Westvleteren: as melhores cervejas do mundo

Um guia para visitar a Abadia Saint-Sixtus, casa das cervejas Westvleteren, consideradas por muitos, as melhores cervejas do mundo!

Olá cervejeiros!

Depois de um ano de Maria Cevada (e pensar que já são três ;D), eu e o Anderson Senne fizemos as malas e fomos
em busca de aventuras cervejeiras pela Europa. O que vivemos por lá você vai
conferir em matérias e dicas bacanas para quem curte turismo cervejeiro e
claro, cerveja de verdade.
Para chegar chutando a porta, vamos falar sobre a visita que
fizemos à Abadia de Saint-Sixtus
, o mosteiro trapista mais venerado devido às
raras cervejas Westvleteren, consideradas por muitos especialistas as melhores
cervejas do mundo.
Vamos nessa!
As cervejas trapistas
Imagem BeerShop

Antes de ler sobre a matéria, uma introdução é válida: trapista
não é um estilo de cerveja. As cervejas trapistas são cervejas feitas de acordo
com as premissas religiosas dos monges beneditinos da Ordem Cisterciense da
Estrita Observância ou, de forma mais simples, Ordem Trapista
. Ao proferir os
votos de obediência, pobreza e castidade, o monge trapista passa a dividir seu
tempo entre orações, obrigações religiosas e afazeres que sustentem o mosteiro –
que será seu lar até o fim da vida.

Os monges podem produzir itens diversos para comercializar e
garantir o sustento do mosteiro: pão, queijo, doces, carnes e até mesmo…
Cerveja! Essas cervejas precisam ser fabricadas pelos monges, dentro do
mosteiro (importante!), e sua proposta deve ser filantrópica: o dinheiro que
não for usado para sustento do mosteiro, deve ser usado para causas sociais.

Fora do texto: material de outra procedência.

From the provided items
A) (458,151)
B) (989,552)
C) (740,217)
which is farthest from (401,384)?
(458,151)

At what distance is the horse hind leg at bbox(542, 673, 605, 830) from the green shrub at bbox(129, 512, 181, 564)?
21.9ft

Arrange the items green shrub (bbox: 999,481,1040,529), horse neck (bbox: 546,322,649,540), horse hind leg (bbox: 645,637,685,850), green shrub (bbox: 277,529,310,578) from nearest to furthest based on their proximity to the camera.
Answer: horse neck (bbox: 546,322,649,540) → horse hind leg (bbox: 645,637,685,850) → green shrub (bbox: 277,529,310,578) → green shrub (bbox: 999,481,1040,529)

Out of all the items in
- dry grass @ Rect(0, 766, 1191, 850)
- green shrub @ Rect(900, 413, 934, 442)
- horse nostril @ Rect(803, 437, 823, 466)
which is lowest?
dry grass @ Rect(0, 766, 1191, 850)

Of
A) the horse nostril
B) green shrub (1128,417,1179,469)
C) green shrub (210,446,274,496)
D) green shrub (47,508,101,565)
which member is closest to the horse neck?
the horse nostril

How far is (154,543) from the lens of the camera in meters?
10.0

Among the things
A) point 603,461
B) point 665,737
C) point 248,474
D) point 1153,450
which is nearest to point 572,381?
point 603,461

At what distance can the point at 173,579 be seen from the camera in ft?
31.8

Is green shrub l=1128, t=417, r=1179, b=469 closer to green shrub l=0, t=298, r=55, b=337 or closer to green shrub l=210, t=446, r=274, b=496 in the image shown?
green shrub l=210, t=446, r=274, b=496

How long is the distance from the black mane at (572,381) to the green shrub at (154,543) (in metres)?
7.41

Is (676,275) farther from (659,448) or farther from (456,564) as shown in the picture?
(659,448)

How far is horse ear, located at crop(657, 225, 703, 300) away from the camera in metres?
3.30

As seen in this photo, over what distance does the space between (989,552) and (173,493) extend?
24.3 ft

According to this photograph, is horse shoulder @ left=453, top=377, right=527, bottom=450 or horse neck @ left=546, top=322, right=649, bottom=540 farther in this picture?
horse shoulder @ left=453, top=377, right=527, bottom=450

Atendendo a esses requisitos, as cervejas podem enfim exibir com orgulho o selo “Authentic Trappist Product” em seus rótulos.
Atualmente existem apenas 12 mosteiros no mundo que são
reconhecidos como fabricantes de cervejas trapistas:
La Trappe e Zundert
(ambos na Holanda), Achel, Westmalle, Chimay, Orval, Rochefort e Saint-Sixtus (todos na Bélgica),
Spencer (EUA), Stift Engelszell (Áustria), Mont des Cats (França) e Tre Fontane (Itália).
Planejando a sua
viagem


Embora a visita aos mosteiros trapistas seja um roteiro dos
sonhos para todo bom cervejeiro, saiba que esses locais nem sempre são de fácil
acesso. Se um dia você decidir dar uma volta pela Holanda e pela Bélgica com
essa finalidade, prepare-se para pegar muita estrada, muitos trens e ficar hospedado
em locais que você nunca imaginou. Antes de falarmos em cerveja, lembre que os
mosteiros são locais religiosos, construídos em geral mais afastados dos
grandes centros e, embora contem com seu próprio bar ou restaurante para vender
suas cervejas, nem sempre as cidades que os abrigam possuem a mesma infraestrutura
para levar você até lá.
É o caso de Poperinge.

Poperinge é uma cidadezinha no norte da Bélgica. Seguindo
roteiros mais tradicionais, a chegada ao local é mais fácil por Bruges (70km).
A partir do centro de Poperinge são mais 8km até chegar ao local que abriga o
mosteiro, a cervejaria e o restaurante In de Vrede, o oficial da Saint-Sixtus e
único que serve (ou assim deveria ser) as três cervejas Westvleteren: a Westvleteren Blond (uma
belgian pale ale), a Westvleteren VIII (a dubbel) e a Westvleteren XII (a
quadrupel).

A visita ao mosteiro é totalmente proibida e, embora não
tenha relatos de quem tenha conseguido essa façanha, segundo moradores de
Poperinge, a visitação à cervejaria é permitida para grupos (às vezes, muito às
vezes). De qualquer forma, para tomar as Westvleteren basta que você coordene a
sua visita ao calendário do restaurante do mosteiro. É EXTREMAMENTE importante consultar o site antes de planejar a sua
viagem, pois o calendário é bem restrito e sujeito a feriados religiosos. Para
você ter uma ideia:

– Eles não abrem às quintas e sextas
– Mas em julho e agosto eles só não abrem às sextas
– Esse ano eles fecharão durante metade de setembro… [?!]
– Eles não abrem na quaresma e outros feriados religiosos.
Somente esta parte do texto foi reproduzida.